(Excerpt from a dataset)
☆ ☆ ☆ ☆

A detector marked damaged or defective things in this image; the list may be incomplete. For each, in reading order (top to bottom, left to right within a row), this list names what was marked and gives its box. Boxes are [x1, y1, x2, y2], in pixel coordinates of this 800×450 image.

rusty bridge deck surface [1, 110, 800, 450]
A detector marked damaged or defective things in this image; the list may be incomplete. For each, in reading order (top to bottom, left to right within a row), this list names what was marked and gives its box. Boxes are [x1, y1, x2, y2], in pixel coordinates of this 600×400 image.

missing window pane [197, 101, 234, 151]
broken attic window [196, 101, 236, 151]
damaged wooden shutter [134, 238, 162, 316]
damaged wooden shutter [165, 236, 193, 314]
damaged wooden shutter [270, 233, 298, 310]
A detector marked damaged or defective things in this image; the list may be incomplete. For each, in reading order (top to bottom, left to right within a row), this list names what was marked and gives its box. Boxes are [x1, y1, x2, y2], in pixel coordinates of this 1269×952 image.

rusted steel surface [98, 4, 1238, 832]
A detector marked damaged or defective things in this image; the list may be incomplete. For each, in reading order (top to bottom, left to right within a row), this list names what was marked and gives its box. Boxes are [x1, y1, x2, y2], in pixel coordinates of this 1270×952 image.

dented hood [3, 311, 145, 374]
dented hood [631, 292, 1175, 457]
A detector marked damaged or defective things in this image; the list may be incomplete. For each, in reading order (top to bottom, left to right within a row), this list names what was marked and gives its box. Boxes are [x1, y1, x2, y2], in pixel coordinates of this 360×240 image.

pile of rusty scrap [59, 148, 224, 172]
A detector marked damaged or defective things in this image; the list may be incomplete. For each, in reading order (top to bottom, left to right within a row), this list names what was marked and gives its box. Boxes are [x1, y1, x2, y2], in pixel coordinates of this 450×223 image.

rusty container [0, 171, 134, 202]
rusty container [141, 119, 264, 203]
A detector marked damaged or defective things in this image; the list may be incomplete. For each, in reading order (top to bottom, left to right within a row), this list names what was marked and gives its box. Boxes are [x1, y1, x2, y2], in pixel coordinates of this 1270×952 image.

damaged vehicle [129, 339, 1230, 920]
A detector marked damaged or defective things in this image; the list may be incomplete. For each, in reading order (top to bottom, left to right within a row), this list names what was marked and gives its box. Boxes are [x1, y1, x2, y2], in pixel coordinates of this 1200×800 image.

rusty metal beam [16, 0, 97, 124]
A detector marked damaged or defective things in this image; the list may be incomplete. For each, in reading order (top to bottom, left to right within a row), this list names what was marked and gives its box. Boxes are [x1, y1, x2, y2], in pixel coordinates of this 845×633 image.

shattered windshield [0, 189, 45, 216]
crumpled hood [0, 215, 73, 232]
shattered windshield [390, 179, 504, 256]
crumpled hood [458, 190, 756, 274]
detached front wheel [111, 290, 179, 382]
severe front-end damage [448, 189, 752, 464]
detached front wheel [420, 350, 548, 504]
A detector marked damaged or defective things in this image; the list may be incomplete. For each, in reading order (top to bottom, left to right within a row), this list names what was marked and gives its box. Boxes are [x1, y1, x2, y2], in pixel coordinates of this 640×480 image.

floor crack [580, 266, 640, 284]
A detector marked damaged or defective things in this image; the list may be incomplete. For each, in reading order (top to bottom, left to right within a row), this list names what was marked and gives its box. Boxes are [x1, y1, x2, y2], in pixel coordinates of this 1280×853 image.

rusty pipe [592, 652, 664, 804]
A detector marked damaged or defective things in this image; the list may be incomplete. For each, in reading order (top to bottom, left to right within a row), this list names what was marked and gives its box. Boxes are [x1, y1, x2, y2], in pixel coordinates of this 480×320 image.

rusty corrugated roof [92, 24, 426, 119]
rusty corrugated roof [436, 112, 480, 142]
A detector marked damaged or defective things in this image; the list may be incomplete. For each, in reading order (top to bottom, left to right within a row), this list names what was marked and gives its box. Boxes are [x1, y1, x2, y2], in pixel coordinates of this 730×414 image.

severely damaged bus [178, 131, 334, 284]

☆ ☆ ☆ ☆

■ AIM OF THE EXERCISE:
Render the lines above as a numbered list, from the line containing "this 640×480 image." through the last line, and leave out any blank lines.

■ EXPECTED ANSWER:
1. A detector marked damaged or defective things in this image; the list may be incomplete. For each, in reading order (top to bottom, left to right within a row), this list names what was marked and gives its box. Boxes are [x1, y1, x2, y2], in pixel coordinates of this 640×480 image.
2. floor crack [580, 266, 640, 284]
3. A detector marked damaged or defective things in this image; the list may be incomplete. For each, in reading order (top to bottom, left to right within a row), this list names what was marked and gives its box. Boxes are [x1, y1, x2, y2], in pixel coordinates of this 1280×853 image.
4. rusty pipe [592, 652, 664, 804]
5. A detector marked damaged or defective things in this image; the list may be incomplete. For each, in reading order (top to bottom, left to right within a row), this list names what was marked and gives its box. Boxes are [x1, y1, x2, y2], in pixel coordinates of this 480×320 image.
6. rusty corrugated roof [92, 24, 426, 119]
7. rusty corrugated roof [436, 112, 480, 142]
8. A detector marked damaged or defective things in this image; the list may be incomplete. For each, in reading order (top to bottom, left to right within a row), this list names what was marked and gives its box. Boxes are [x1, y1, x2, y2], in pixel coordinates of this 730×414 image.
9. severely damaged bus [178, 131, 334, 284]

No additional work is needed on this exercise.